Isto levou o Supremo Tribunal a aceitar o caso suo motu e a considerar a questão de saber se “um advogado pode ser convocado apenas para dar um parecer jurídico ou comparecer como parte num caso”. Em 31 de outubro, o Supremo Tribunal proferiu a sentença que restabeleceu o equilíbrio que a profissão jurídica havia silenciosamente perdido. Reafirma que a independência da Ordem dos Advogados não é um privilégio profissional, mas uma necessidade constitucional.

O processo suo motu, além de ser aparente a uma intimação enviada a Datar e Venugopal, começou em Ahmedabad, onde um policial emitiu uma notificação a um advogado que havia apenas entrado com um pedido de fiança em uma disputa de empréstimo de dinheiro. A polícia pediu-lhe que comparecesse para “conhecer os reais detalhes dos factos e circunstâncias do caso”. Quando o Supremo Tribunal se recusou a intervir, o assunto foi levado a uma bancada de três juízes do Supremo Tribunal, chefiada pelo presidente do Supremo Tribunal BR Gavai, juntamente com os juízes K Vinod Chandran e NV Anjaria. O tribunal considerou que este não era um caso isolado, mas sim uma questão mais profunda relativa ao espaço profissional dos advogados. Se a polícia puder convocar um advogado para fazer o seu trabalho, o direito à defesa torna-se um serviço prestado pelo Estado e não um direito garantido pela constituição.
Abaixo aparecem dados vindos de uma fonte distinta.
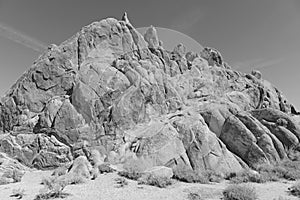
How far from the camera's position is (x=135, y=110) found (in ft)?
99.8

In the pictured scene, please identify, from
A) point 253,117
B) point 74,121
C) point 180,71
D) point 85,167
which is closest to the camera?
point 85,167

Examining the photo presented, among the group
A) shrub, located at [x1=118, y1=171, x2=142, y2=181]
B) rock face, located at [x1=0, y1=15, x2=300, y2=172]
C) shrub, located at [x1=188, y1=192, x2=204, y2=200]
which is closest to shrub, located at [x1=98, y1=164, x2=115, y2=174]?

A frase começa com uma frase de Shakespeare Henrique VI: “A primeira coisa que fazemos é matar todos os advogados.” A Suprema Corte declarou que essas palavras não eram um desprezo pelos advogados, mas uma advertência. O rebelde que diz sonhar com a ilegalidade. Para chegar lá, ele deve primeiro silenciar aqueles que defendem a lei.

A seção 132 do Bharatiya Sakshya Adhiniyam preserva a confidencialidade das comunicações entre um advogado e um cliente. A seção dá continuidade ao princípio consagrado pela primeira vez na Seção 126 da Lei de Provas Indiana de 1872. O que um cliente confia a um advogado no decorrer de seu serviço profissional não pode ser divulgado, a menos que tenha sido feito em prol de um ato ilegal ou para divulgar um crime cometido após a contratação do advogado. O privilégio pertence ao cliente e não ao advogado. É o que permite a uma pessoa acusada falar abertamente, confiar que as suas próprias palavras não serão usadas contra ela.

O Supremo Tribunal considerou que a autoridade investigadora não pode convocar um advogado apenas porque este aconselhou ou representou um cliente. Fazer isso, disse, é “completamente insustentável”. Tal conduta viola tanto o direito de exercer uma profissão nos termos do artigo 19.º, n.º 1, alínea g), como o direito à vida e à liberdade nos termos do artigo 21.º. Só se um advogado participar num crime o privilégio pode ser renunciado e, mesmo assim, apenas dentro dos limites definidos por lei.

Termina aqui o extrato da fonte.